Hace algunos días, mi esposa y yo estábamos haciendo una cola en la caja de un supermercado. Sobre nuestras cabezas había un letrero que señalaba que se trataba de un espacio especial, reservado a embarazadas, adultos mayores y discapacitados. Era una caja preferencial.
En eso aparece una señora, como de la edad nuestra, más o menos, quien se puso a protestar con un tono que le habría envidiado Mon Laferte por nuestra presencia en ese lugar. Al comienzo, “silenzio stampa”, cero pesque. Como la dama en cuestión insistió en su planteamiento y en su actitud, me acerqué a ella y le pregunté si deseaba que le mostráramos las cédulas de identidad, o los “carneses”, como dicen algunos por ahí, para sacarla de su pataleta.
Hasta allí llegó el asunto, que pudo ser enojoso, pero que al final tuvo un efecto contrario, que nos hizo reír. Qué bueno que todavía alguien nos vea más jóvenes de lo que somos.
Estos asuntos relacionados con la edad dan para mucho, desde que el primer homínido se puso a recorrer este bello y aporreado planeta. No hay testimonios irrefutables, pero las disputas entre jóvenes y mayores deben haber comenzado a poco andar.
Las guerras generacionales han sido, son y serán parte de la vida. Y no solo entre nosotros, los bípedos implumes, como nos definía Platón. También el elefantito se lleva un trompazo de papá cuando la embarra y fijo que al pasar los años es el viejo el que recibe el vuelto, porque al joven, con su memoria de elefante, jamás se le olvidó quién disparó primero.
Hoy, por fin, parece haber un poco más de preocupación por los adultos mayores. Como la mayoría de las personas son buenas -si no creyera eso ya me habría ido a tirar al río- se ha avanzado en el cuidado y respeto hacia nuestros viejos. Es cierto que hay cientos de casos de ancianos abandonados por sus descendientes, que solo esperan su muerte para rapiñar la herencia, aunque no pase de una pensión de AFP, pero he visto a muchos de mis amigos que todavía tienen sobre la Tierra a sus viejos, un privilegio que envidio, cómo los protegen y les llevan el guatero a la cama antes de acostarlos.
Un colega que me llevaba varios años de ventaja cuando yo todavía me creía ininflamable e insumergible, me dijo un día: No te creas joven ni me veas como viejo. La única diferencia entre nosotros es que yo nací antes que tú.
Leyendo por ahí encontré otra reflexión pesadota: La juventud es la única enfermedad que se cura con los años.
Nunca tanto, desde luego. Que no se crea que no me gustan los jóvenes, por mucho que escuchen reguetón, se mueran por los animé japoneses o juren que Messi es mejor que Pelé.
Tengo hijos y nietos y todos y cada uno en su estilo, me hacen reír, que es lo mejor que le puede ocurrirle a un ser humano. Por mi parte, trato de enseñarles algunas cosas que me han dejado los años, pero de ninguna forma creo que todo tiempo pasado haya sido mejor. Eso es una barbaridad, aunque la vida haya sido más sencilla, el aire haya estado más puro, los ríos más limpios y los corruptos se hayan conformado con una citroneta y no con un Audi.

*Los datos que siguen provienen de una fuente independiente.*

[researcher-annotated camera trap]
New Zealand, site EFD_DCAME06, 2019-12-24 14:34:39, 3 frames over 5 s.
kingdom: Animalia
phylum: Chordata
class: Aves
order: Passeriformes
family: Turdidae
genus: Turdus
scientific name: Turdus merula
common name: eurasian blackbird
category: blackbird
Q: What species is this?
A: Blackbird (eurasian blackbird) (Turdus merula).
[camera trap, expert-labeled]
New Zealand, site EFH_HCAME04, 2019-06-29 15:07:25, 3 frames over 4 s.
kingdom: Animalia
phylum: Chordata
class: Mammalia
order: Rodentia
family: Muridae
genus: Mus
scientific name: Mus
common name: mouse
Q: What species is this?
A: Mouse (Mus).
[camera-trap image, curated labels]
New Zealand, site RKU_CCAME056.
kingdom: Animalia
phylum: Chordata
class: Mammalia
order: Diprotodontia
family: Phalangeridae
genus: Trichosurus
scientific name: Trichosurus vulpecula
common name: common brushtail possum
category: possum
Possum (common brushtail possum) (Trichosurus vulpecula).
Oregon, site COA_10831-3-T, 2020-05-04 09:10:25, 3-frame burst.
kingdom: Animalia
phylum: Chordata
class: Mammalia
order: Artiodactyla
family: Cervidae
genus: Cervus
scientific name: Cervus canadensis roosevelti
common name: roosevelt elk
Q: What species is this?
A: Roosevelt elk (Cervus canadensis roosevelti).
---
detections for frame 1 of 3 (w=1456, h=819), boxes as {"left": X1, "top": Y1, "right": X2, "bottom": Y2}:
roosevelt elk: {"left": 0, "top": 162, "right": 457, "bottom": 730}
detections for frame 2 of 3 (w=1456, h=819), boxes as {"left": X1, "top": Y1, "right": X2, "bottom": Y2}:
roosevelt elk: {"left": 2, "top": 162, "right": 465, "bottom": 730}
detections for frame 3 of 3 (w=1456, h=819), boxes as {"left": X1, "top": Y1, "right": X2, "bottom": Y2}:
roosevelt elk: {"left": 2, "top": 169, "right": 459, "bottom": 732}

Los jóvenes tienen la inmensa tarea que han tenido todas las generaciones precedentes, como hacer la vida más grata, recuperar los espacios perdidos bajo los mantos de polución, ser solidarios frente a catástrofes como la actual y no perder la capacidad de renovar las sociedades cuando se hacen terreno fértil para el abuso y la violencia. Directa o encubierta.
Los viejos son cada vez menos y no porque estén en extinción, sino porque cada vez es más larga la vida útil. ¿Le diría Ud. anciano a Clint Eastwood, que los 91 todavía saca el Colt 45 y barre con los villanos? ¿O a Harrison Ford, que con 79 vuelve a vestirse de Indiana Jones? ¿O a esa vecina de su esquina que lleva 80 años preparando la mejor cazuela que haya deambulado por las mesas de septiembre?
Todos y todas, jóvenes y mayores, necesitamos ponernos del mismo lado para que a la vida no le falte sabor ni enjundia.